[Questions about scene geometry]
···

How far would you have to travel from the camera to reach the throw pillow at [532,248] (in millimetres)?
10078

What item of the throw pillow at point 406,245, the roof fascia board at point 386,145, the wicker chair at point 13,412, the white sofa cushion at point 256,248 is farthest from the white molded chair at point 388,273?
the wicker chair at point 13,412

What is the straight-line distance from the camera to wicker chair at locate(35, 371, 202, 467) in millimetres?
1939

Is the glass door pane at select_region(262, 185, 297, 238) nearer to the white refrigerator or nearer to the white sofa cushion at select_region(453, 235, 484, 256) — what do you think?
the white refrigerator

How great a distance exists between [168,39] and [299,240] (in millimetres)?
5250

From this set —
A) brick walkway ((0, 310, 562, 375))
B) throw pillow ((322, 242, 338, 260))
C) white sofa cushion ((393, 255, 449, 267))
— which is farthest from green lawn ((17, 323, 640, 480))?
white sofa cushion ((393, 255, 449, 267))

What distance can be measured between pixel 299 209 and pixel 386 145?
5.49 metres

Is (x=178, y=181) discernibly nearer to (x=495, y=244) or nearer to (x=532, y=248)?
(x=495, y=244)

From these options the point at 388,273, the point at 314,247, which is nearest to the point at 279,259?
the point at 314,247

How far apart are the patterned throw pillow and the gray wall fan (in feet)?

···

**Task brief**:
Can you render the entries above as a numbered list, leaving out the blank lines?

**Output for this task**:
1. How far would you have to travel from the camera to reach the throw pillow at [532,248] (in millimetres)?
2. 10078
3. What item of the throw pillow at point 406,245, the roof fascia board at point 386,145, the wicker chair at point 13,412, the white sofa cushion at point 256,248 is farthest from the white molded chair at point 388,273?
4. the wicker chair at point 13,412
5. What is the straight-line distance from the camera to wicker chair at locate(35, 371, 202, 467) in millimetres?
6. 1939
7. Is the glass door pane at select_region(262, 185, 297, 238) nearer to the white refrigerator or nearer to the white sofa cushion at select_region(453, 235, 484, 256) — what do you think?
8. the white refrigerator
9. How great a distance exists between [168,39] and [299,240] (in millimetres)?
10. 5250
11. From this set —
12. A) brick walkway ((0, 310, 562, 375))
13. B) throw pillow ((322, 242, 338, 260))
14. C) white sofa cushion ((393, 255, 449, 267))
15. — which is farthest from green lawn ((17, 323, 640, 480))?
16. white sofa cushion ((393, 255, 449, 267))
17. What distance can be measured between pixel 299 209 and pixel 386 145?
18. 5.49 metres
19. Is (x=178, y=181) discernibly nearer to (x=495, y=244) or nearer to (x=532, y=248)?
20. (x=495, y=244)
21. From these options the point at 388,273, the point at 314,247, which is nearest to the point at 279,259?
22. the point at 314,247
23. How far apart are the patterned throw pillow and the gray wall fan (in feet)?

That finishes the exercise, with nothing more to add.